Ein hervorragender Richter, ein „erbärmlicher Angeklagter“ – die Reaktionen auf die Freiheitsstrafe für den SS-Mann Josef S. (101) zeigen: Der Sachsenhausen-Prozess konnte nur einige Erwartungen erfüllen.
Brandenburg/Havel.
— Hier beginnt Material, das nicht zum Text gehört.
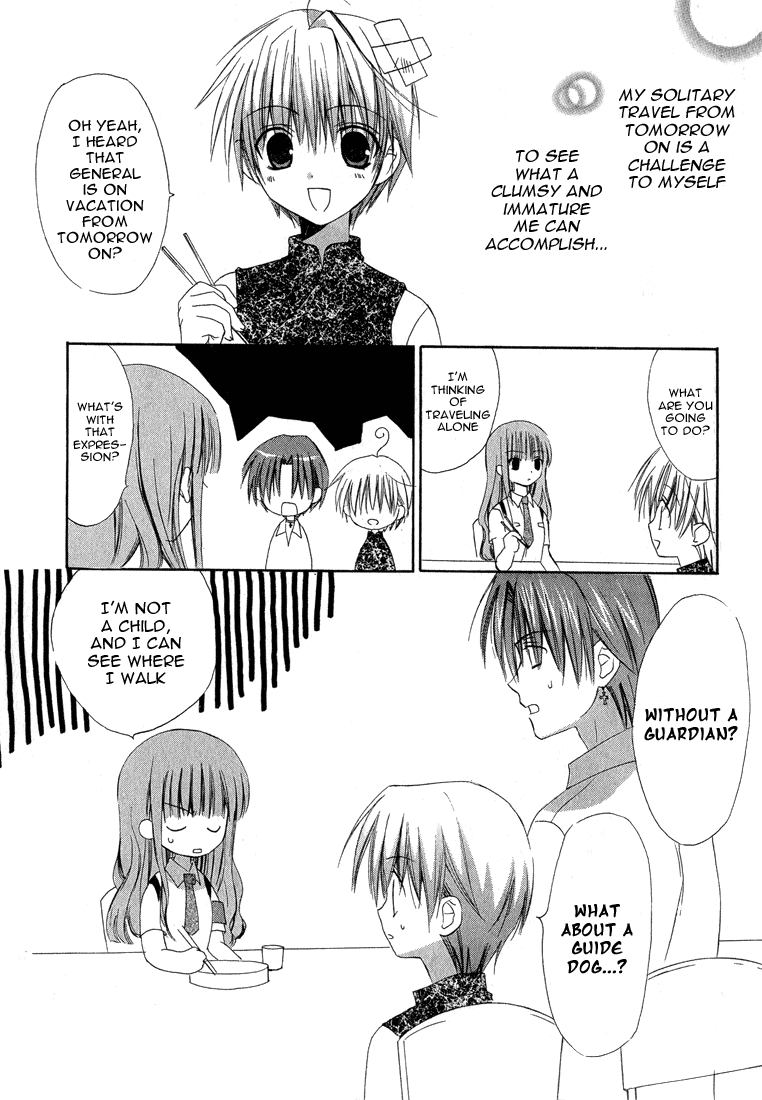 Dear - Manga chapter 13 - page 9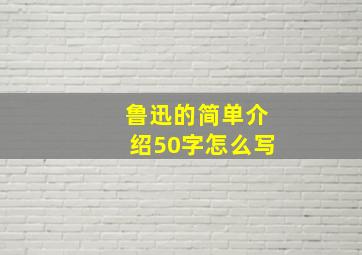 鲁迅的简单介绍50字怎么写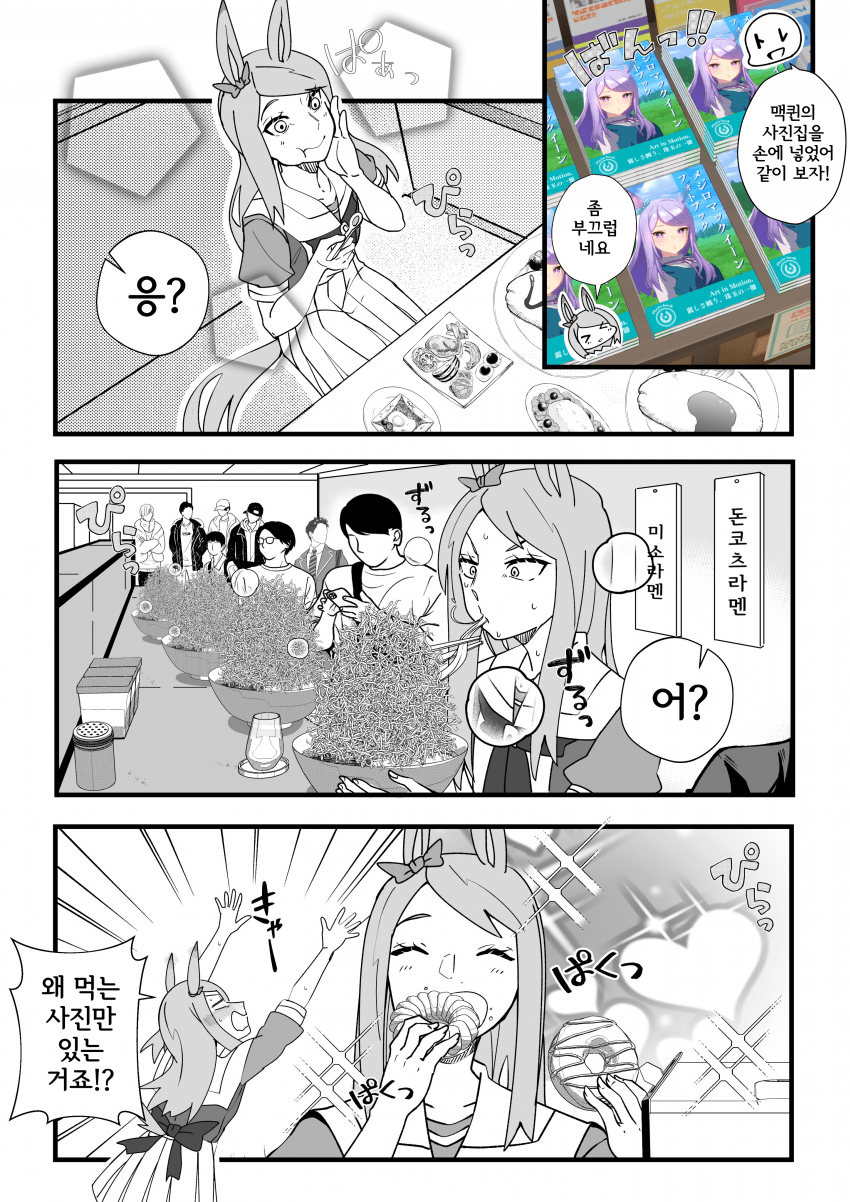 [なしも] 댇지ㅠ 그만 좀 머거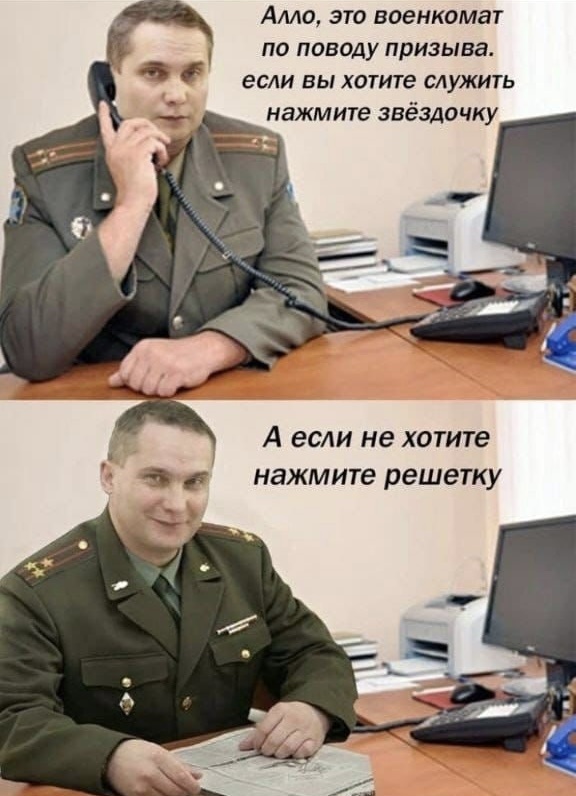 #мобилизация #армия #мошенники #иждевенцы 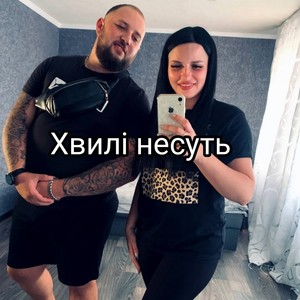 Хвилі несуть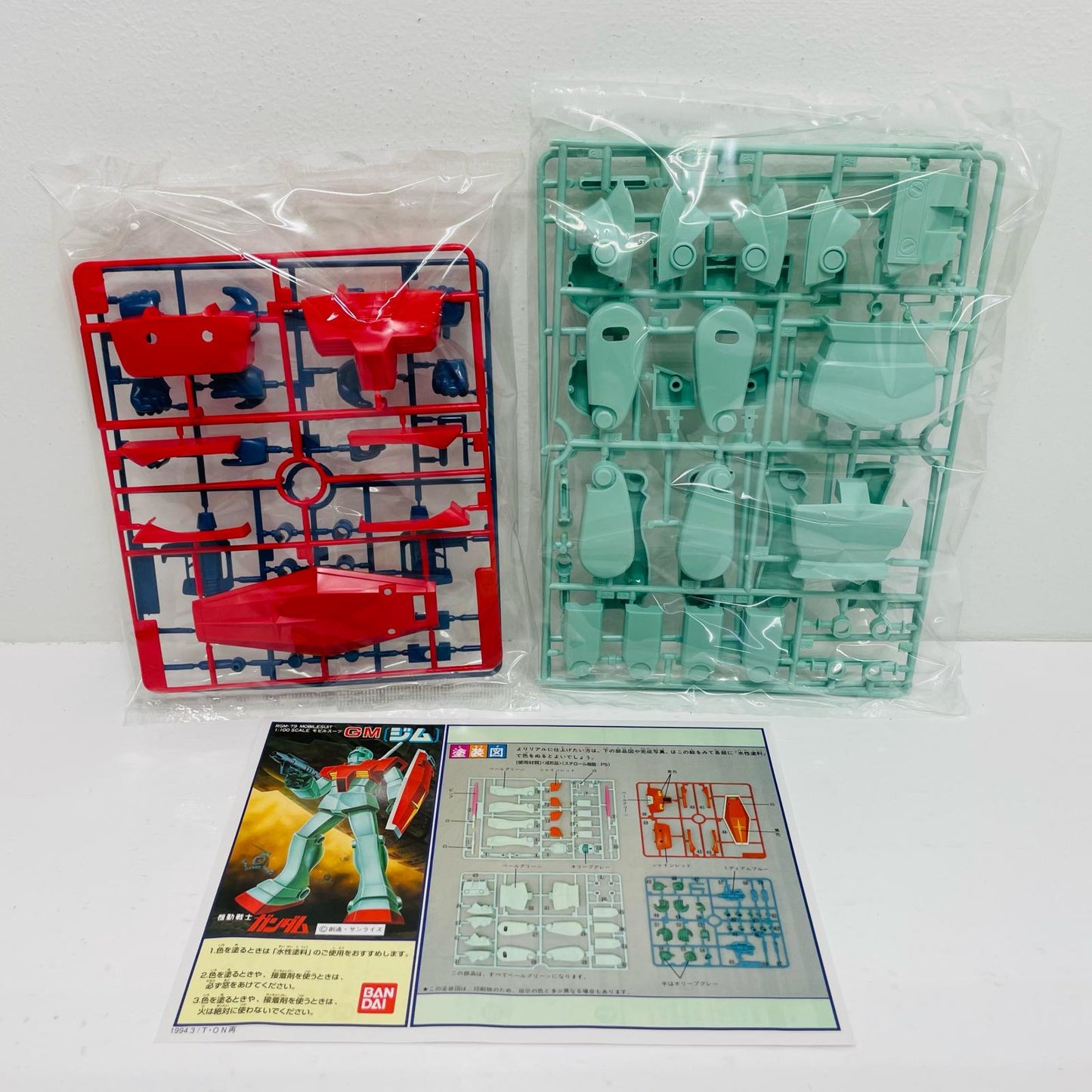 1/100RGM-79ジム「機動戦士ガンダム」[5063158]【フィギュア】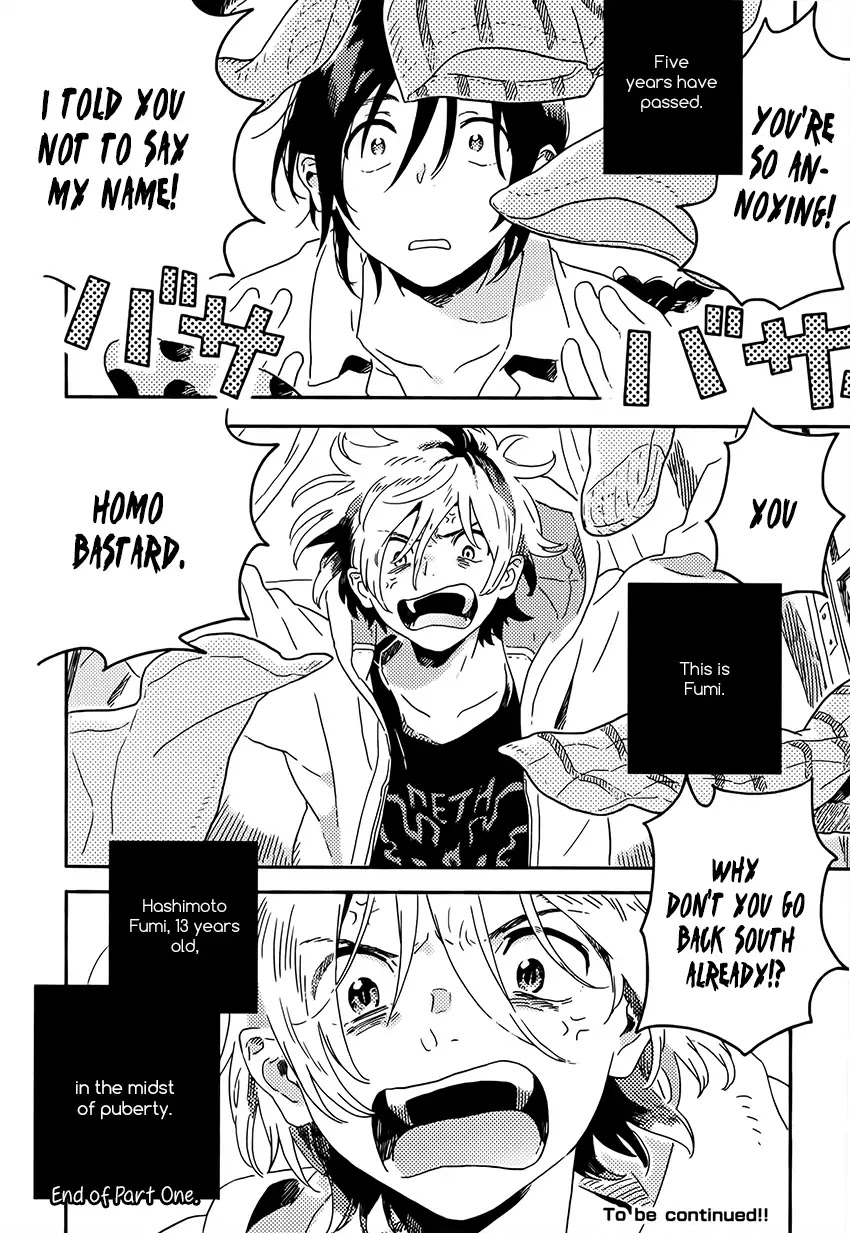Harukaze no Etranger Chapter 12.5 page 17 - Chapter 12.5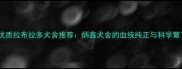 北京优质拉布拉多犬舍推荐炳鑫犬舍的血统纯正与科学繁育全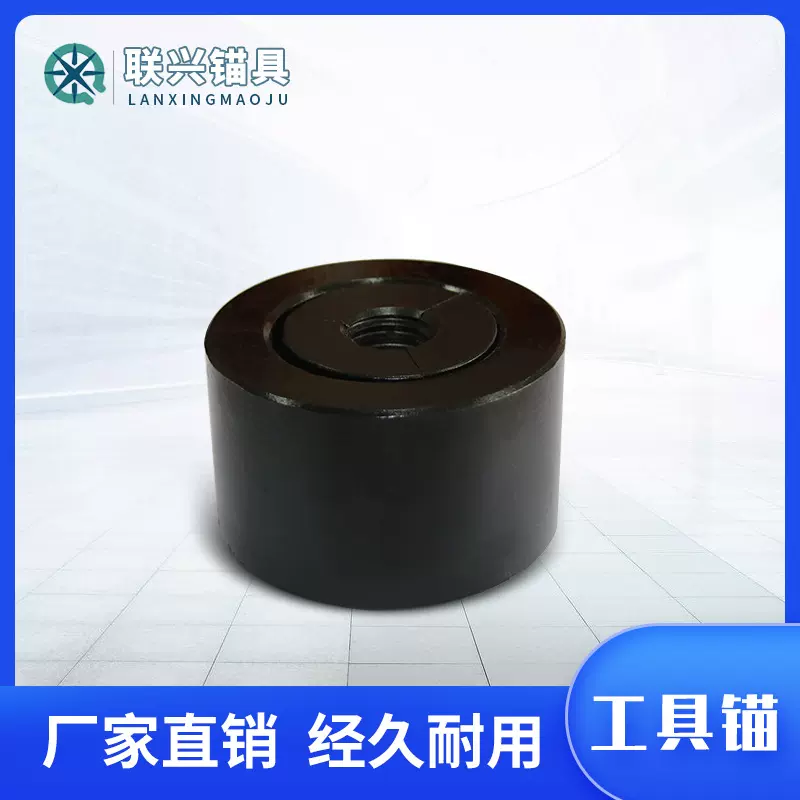 定制预应力工具锚单孔多孔矿用螺纹钢工具锚实力工厂批发工具锚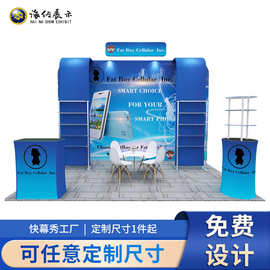 搭建  搭建安装展会展位展位快幕秀广告搭建展示架便携式背景布艺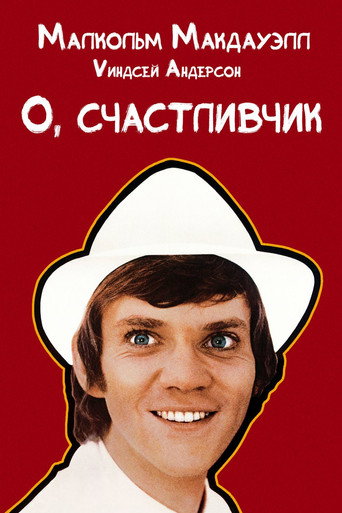 Постер фильма «О, счастливчик!»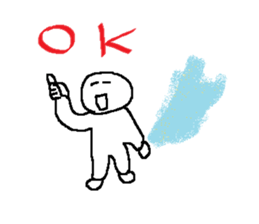 Speak in the air Sticker sticker #7336230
Mit Genugtuung haben Vertreter der Opferseite auf die Verurteilung des KZ-Wachmanns Josef S. (101) zu fünf Jahren Haft reagiert. „Ich bin erfreut, dass das Gericht ihm die maximale Strafe gegeben hat“, sagte Efraim Zuroff vom Simon Wiesenthal Center, einer Nicht-Regierungsorganisation, die nach NS-Verbrechern sucht. „Die Botschaft dieses Verfahrens ist wichtig, sie lautet: Alter schützt Menschen, die solche Verbrechen begangen haben, nicht.“ Auch 80 Jahre nach den Taten könne die Verbrecher jederzeit Gerechtigkeit ereilen.
Zuroff, der seit 40 Jahren ähnliche Verfahren begleitet, hob hervor, Sachsenhausen sei eines der weniger bekannten Konzentrationslager. Der Prozess habe diese Todesanstalt vor den Toren Berlins ins öffentliche Bewusstsein gerückt, das sei wichtig. Deutschland habe leider eine „schrecklich schlechte Bilanz“, was die Aufarbeitung von NS-Unrecht angeht, so Zuroff. Er hält die Wahrscheinlichkeit, dass Josef S. tatsächlich seine Haft absitzen muss, für „sehr gering“. Bis zum Ergebnis einer Revision vor dem Bundesgerichtshof bleibe der Verurteilte auf freiem Fuß.